_Directions_.
1/ In the AlCrN coating text, what was the coating deposition time for both series?
2/ Resume the AlCrN coating text after its last sentence.

_Text provided_.
►

Although AlCrN coating is commonly used as a protective coating for tools exposed to cyclic dynamic loading, there are only a few comprehensive studies addressing this type of loading [34]. Some studies only partially address impact loading, e.g., comparing cratering after a certain number of impacts [33], the effect of temperature [17], or the effect of substrate nitriding [32]. The aim of the present study is to analyse the lifetime of two sets of AlCrN coatings with different microstructures and mechanical properties under cyclic dynamic loading, as described in [14]. The impact lifetime is complemented by a study of the scratch adhesion of AlCrN coatings. The data obtained from the scratch test and the dynamic impact test are discussed in relation to the chemical composition of the coatings, their microstructure, and mechanical properties.

2. Experimental Procedure

2.1. Sample Preparation

The AlCrN coatings were prepared using an industrial PVD sputtering unit Pi411 (PLATIT AG, Selzach, Switzerland), equipped with technology SCIL^® (Sputter Coatings Induced by Lateral glow discharge LGD^®). This new generation of IPVD systems was introduced by PLATIT AG [35]. The sputtering unit consists of three lateral arc cathodes and one central magnetron sputtering cathode, which is used for the coating deposition. The secondary discharge (LGD) is concurrently ignited between two lateral arc cathodes One of them is supplied by a special source of positive voltage (LGD^®) to act as an anode electrode. The second one is connected to the negative terminal and acted as a typical arc cathode. Using this technology, it is possible to control the ion density in the sputtering plasma and subsequently, using the LGD current between two arc cathodes, to tune the ion-deposition flux ratio. Increasing the LGD current made it possible to enhance the current between the arc cathodes and thus increase the ionization efficiency and ion flux from the sputtering cathode. The material evaporated from the arc cathodes was driven towards the door during deposition to prevent deposition on the substrates [14].

A triangular cemented tungsten carbide (WC-Co) and cylindrical high-speed steel (HSS) were used as a substrate. The chamber was preheated to 450 °C to get base pressure in the order of 10⁻⁴ Pa. All the coated samples were ion-etched before the deposition process. Then, the samples were prepared by sputtering the central rotating cylindrical magnetron cathode equipped with the Al₇₀Cr₃₀ target in an argon/nitrogen mixture. The argon partial pressure was set to 0.5 Pa. The nitrogen to total working pressure ratios in percentages ([p_N2/p_T] × 100) for the M-coatings and C-coatings were 11% and 35%, respectively. The coating deposition time was constant for both series at 95 min. The deposition process, deposition parameters tuning, and sputter unit are described in detail in [14].

◄

_Recorded information_.

►

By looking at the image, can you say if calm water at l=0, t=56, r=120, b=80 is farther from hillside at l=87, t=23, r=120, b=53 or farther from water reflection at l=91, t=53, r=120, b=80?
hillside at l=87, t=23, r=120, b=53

◄

_Per-task outputs_.
1/ 95 minutes.

2/
The chemical composition of the samples was evaluated using TESCAN MIRA 3 scanning electron microscope with an EDS detector. The microstructure of the samples was investigated using X-ray diffraction radiation source CuKα (λ = 1541 Å); diffractometer Rigaku SmartLab was set to the grazing angle of incidence XRD (GIXRD) setup. The mechanical properties, universal plastic hardness (H_Upl) and effective Young’s modulus (E_eff), were determined from the loading and unloading curves measured using a nano-hardness tester (Fisher Picoindentor HM500), with a Vickers diamond indenter at loads of 20, 30, and 50 mN. The maximum indentation depth was below 10% of the film thickness. For more information, the reader can refer to the previous article [14].

2.2. Scratch Test

The adhesion of the AlCrN coatings to the WC-Co substrate was analysed using a scratch test. The scratch test was realized by Revetest Xpress from CSM instruments (Peseux, Switzerland). The tester was equipped with a Rockwell diamond indenter. Every sample was applied progressive scratches from loading in the range from 1 N up to 100 N. Values L_C1, L_C2, and L_C3 according to the standard ASTM C1624-05 [36] were evaluated using an optical microscope. The value L_C1 denotes the load related to the first cracking, the value L_C2 is the load related to the beginning of periodic failure points through the track, and the value L_C3 is the load where complete failure and delamination of the coating starts. The scratch paths were studied and depicted using a laser confocal microscope KEYENCE VK-X 1100 (Osaka, Japan).

2.3. Dynamic Impact Test

Dynamic impact tests were performed on a tester developed at ISI CAS, Brno, Czech Republic. The electromagnetically driven dynamic impact tester worked with a repeating frequency of 8 Hz. The cemented tungsten carbide ball with a 5 mm diameter and surface roughness <14 nm (according to ISO 3290-1; precision grade 5) was used as an impact ball. Before every test, the impact ball was set to the unworn side. For each test, a constant lift of the impact ball was set. Every test was repeated three times to eliminate errors caused by random material defects.

For testing of the AlCrN coatings, we used impact loads of 200 N and 400 N, which corresponded to 6.98 mJ per impact and 11.46 mJ per impact, respectively. The loads were chosen so that the entire coating + substrate system was tested, and the loads were close to the actual loads used in the engineering industry. Pictures, diameters, and depths of the residual craters were obtained using a laser confocal microscope KEYENCE VK-X 1100. Cross-sections of the impacted samples were studied using a scanning electron microscope TESCAN MIRA 3 (Brno, Czech Republic). The volume of the impact craters was calculated as a volume of a rotational paraboloid with the impact crater depth and diameter [10].

The behaviour of the system AlCrN coating/WC-Co substrate under the dynamic impact loading was studied mainly using the impact crater parameters such as impact crater depth (and its comparison with the coating thickness), impact crater volume, and impact crater morphology (cracking and delamination on the impact crater bottom). The dynamic impact lifetime, a critical number of impacts N_C, was obtained from Engel’s model as a transition between zone II and zone III [11]. According to this model, the dependence of the impact crater volume V_C on the number of impacts can be divided into three zones [11,37]:

• Zone I: With the first impacts, the V_C increases mainly due to the substrate plastic deformation [38], whereas the coating is elastically stressed [13]. As the extent of plastic deformation increases after every successive impact, the contact pressure rapidly decreases because of the increasing contact area between the impact ball and sample. If the coating cannot follow the strain induced by substrate deformation, the cracks are initiated to reduce stress [39].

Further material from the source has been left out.